→ WORK TO BE COMPLETED:
Reproduce the material word for word, from its first line through the line containing "Answer: [14,238], [224,132], [422,157]", including both of those lines.

## BEGIN MATERIAL FOR THE TASK

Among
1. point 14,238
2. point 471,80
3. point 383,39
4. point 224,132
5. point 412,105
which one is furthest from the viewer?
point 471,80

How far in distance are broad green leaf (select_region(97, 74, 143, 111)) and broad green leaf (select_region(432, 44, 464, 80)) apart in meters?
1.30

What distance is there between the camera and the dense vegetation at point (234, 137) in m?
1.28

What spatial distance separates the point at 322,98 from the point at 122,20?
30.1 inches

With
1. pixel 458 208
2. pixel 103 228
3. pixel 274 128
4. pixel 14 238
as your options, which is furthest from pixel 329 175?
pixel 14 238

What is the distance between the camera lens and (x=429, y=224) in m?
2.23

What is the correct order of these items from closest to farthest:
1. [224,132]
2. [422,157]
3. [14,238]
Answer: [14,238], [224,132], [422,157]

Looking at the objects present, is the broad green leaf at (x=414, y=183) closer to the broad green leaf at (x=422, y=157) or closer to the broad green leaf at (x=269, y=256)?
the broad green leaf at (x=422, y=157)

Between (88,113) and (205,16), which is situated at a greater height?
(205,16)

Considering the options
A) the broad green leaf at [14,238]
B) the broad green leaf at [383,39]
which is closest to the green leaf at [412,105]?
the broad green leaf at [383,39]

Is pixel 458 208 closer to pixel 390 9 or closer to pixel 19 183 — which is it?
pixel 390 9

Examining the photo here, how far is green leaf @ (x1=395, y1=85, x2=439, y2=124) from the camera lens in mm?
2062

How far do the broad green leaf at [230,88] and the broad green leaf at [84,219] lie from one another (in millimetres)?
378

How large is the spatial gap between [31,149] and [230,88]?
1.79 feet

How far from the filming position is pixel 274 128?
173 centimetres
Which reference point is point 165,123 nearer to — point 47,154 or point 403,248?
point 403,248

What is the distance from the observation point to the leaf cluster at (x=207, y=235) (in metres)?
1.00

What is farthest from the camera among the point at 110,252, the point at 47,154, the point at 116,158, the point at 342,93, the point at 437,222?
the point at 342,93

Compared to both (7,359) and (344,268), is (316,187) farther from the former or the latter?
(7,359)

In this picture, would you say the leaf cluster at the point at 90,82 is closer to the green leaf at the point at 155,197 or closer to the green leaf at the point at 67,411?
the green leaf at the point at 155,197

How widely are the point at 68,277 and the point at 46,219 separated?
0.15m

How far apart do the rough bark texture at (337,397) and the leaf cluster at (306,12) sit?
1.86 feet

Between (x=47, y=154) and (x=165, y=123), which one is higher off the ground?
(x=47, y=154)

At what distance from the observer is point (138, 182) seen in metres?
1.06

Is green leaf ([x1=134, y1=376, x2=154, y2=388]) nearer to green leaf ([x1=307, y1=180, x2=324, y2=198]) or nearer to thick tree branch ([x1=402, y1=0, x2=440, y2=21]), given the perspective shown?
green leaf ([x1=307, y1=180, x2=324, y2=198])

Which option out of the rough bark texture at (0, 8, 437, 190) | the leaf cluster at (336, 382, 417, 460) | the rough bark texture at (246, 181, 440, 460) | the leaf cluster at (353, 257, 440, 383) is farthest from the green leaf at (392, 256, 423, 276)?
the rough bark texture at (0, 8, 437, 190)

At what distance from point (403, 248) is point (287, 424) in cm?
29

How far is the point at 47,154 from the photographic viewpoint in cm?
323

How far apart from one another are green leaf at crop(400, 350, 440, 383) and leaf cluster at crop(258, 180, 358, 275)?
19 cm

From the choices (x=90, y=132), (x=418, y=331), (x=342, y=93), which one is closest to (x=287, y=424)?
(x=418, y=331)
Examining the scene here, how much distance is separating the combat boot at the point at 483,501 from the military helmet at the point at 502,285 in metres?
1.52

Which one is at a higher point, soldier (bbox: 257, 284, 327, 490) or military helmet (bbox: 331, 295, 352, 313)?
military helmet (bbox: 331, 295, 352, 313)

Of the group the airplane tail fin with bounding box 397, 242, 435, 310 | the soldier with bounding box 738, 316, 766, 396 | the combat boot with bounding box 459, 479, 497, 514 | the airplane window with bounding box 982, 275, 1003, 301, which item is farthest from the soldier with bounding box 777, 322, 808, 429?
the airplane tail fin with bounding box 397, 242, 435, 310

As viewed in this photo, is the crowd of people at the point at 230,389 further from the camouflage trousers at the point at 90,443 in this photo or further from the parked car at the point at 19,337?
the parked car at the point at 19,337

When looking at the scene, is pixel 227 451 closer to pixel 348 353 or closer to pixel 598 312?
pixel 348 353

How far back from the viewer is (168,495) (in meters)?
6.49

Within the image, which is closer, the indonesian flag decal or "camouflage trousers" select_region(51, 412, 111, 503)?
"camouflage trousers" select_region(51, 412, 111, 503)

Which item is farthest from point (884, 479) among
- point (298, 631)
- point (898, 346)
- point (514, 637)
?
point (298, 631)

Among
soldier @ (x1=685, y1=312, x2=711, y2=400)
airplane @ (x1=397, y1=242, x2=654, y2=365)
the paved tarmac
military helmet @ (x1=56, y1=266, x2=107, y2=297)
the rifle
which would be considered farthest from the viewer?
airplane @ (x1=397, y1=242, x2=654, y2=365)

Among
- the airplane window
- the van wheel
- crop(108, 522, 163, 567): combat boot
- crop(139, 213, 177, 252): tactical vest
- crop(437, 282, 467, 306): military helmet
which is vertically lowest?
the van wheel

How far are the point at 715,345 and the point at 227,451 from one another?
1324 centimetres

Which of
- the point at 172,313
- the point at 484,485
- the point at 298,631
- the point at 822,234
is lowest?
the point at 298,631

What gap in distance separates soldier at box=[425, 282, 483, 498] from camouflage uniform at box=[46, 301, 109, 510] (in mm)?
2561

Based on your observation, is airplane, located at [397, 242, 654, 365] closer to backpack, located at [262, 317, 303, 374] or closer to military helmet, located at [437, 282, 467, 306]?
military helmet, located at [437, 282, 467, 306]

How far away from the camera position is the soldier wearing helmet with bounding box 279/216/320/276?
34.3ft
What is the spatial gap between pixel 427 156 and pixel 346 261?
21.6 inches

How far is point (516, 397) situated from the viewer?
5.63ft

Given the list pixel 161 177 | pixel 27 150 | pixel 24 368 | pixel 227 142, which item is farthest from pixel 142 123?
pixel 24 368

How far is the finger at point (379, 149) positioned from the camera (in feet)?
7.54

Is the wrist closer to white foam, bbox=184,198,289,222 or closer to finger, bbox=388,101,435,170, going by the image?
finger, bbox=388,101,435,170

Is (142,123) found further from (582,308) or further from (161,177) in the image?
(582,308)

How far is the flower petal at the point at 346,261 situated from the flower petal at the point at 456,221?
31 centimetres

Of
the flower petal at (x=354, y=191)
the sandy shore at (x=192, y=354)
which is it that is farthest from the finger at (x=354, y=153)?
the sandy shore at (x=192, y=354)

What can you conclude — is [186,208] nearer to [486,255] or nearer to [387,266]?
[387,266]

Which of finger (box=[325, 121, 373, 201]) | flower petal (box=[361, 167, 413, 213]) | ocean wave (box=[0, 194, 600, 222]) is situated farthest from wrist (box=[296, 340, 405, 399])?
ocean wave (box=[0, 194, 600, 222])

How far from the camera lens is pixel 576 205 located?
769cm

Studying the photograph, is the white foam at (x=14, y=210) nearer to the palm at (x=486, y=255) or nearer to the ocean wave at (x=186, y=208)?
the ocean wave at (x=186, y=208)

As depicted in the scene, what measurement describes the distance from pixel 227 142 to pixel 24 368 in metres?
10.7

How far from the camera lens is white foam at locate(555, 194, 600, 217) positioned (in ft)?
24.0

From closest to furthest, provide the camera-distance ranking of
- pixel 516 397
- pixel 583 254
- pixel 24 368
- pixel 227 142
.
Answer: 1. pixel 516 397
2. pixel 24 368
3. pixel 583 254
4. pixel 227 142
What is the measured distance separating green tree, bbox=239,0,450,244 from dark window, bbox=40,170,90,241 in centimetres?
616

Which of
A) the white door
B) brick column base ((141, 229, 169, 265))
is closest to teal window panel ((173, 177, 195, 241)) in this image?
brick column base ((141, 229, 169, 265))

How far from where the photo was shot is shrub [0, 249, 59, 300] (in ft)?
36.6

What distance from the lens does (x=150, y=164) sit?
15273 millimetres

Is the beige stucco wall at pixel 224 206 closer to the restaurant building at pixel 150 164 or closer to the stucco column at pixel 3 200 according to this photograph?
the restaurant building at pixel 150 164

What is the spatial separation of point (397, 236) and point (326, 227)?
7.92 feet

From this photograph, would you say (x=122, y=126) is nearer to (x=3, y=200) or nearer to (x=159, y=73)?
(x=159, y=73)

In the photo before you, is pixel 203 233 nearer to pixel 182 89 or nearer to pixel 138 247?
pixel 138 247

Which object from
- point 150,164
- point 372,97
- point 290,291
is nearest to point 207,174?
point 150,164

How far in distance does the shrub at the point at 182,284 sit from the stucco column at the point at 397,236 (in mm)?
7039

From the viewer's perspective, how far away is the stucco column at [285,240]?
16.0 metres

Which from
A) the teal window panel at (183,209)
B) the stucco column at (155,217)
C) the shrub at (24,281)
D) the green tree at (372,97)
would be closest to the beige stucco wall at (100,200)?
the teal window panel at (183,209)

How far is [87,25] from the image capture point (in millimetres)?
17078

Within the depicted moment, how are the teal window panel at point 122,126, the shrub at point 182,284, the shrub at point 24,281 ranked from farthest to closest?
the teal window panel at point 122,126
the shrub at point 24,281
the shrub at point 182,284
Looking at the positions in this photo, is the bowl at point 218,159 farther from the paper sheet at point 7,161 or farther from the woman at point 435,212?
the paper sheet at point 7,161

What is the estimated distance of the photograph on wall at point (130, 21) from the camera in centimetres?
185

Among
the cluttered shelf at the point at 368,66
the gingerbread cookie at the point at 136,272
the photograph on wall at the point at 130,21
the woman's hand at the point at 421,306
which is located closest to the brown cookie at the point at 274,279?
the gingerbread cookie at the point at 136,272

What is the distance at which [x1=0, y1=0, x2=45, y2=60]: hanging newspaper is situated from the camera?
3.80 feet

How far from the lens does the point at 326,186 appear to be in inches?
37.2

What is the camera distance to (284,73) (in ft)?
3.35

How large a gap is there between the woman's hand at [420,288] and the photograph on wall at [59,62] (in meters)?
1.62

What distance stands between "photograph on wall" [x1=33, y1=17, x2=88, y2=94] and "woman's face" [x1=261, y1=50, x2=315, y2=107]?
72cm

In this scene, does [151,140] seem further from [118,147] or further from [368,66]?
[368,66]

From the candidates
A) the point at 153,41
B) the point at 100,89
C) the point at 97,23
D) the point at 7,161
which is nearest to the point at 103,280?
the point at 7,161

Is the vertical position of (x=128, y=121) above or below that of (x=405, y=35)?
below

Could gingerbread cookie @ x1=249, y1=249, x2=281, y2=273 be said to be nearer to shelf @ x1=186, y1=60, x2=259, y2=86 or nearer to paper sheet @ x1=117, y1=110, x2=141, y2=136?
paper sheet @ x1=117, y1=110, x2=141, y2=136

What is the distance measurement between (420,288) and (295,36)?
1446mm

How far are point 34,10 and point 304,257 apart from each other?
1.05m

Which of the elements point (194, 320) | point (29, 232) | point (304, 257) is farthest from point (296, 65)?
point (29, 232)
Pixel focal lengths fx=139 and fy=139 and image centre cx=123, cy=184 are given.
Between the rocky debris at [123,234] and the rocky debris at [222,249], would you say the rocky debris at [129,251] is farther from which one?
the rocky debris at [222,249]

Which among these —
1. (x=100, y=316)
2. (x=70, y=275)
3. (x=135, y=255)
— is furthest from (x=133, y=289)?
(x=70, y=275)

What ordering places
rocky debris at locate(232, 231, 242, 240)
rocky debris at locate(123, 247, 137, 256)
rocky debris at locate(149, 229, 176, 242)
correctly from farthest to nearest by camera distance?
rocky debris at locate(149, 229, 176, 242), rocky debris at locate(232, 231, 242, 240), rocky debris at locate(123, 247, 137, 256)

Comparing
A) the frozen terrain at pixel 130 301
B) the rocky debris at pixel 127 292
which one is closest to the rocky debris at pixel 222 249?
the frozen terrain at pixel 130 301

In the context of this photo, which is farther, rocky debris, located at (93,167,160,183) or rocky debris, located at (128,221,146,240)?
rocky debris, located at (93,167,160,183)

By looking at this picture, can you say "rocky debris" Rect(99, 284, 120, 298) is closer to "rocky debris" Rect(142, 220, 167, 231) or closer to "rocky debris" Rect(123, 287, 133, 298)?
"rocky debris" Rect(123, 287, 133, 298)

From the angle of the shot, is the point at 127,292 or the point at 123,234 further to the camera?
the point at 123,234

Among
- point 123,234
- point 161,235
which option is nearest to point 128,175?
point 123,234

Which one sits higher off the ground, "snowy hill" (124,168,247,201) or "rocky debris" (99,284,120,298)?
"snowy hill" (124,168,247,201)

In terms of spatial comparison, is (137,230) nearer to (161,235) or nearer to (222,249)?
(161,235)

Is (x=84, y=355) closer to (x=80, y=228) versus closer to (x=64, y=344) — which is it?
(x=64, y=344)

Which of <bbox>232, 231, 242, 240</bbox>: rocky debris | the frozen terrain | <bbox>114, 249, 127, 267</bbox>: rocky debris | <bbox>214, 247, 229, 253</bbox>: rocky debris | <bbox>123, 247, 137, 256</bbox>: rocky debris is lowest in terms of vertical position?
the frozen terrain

## END MATERIAL FOR THE TASK

→ COMPLETE OUTPUT:
Among
1. point 14,238
2. point 471,80
3. point 383,39
4. point 224,132
5. point 412,105
which one is furthest from the viewer?
point 471,80

How far in distance are broad green leaf (select_region(97, 74, 143, 111)) and broad green leaf (select_region(432, 44, 464, 80)) apart in meters?
1.30

What distance is there between the camera and the dense vegetation at point (234, 137) in m?
1.28

What spatial distance separates the point at 322,98 from the point at 122,20?
30.1 inches

With
1. pixel 458 208
2. pixel 103 228
3. pixel 274 128
4. pixel 14 238
as your options, which is furthest from pixel 329 175?
pixel 14 238

What is the distance between the camera lens and (x=429, y=224) in m?
2.23

What is the correct order of these items from closest to farthest:
1. [224,132]
2. [422,157]
3. [14,238]
Answer: [14,238], [224,132], [422,157]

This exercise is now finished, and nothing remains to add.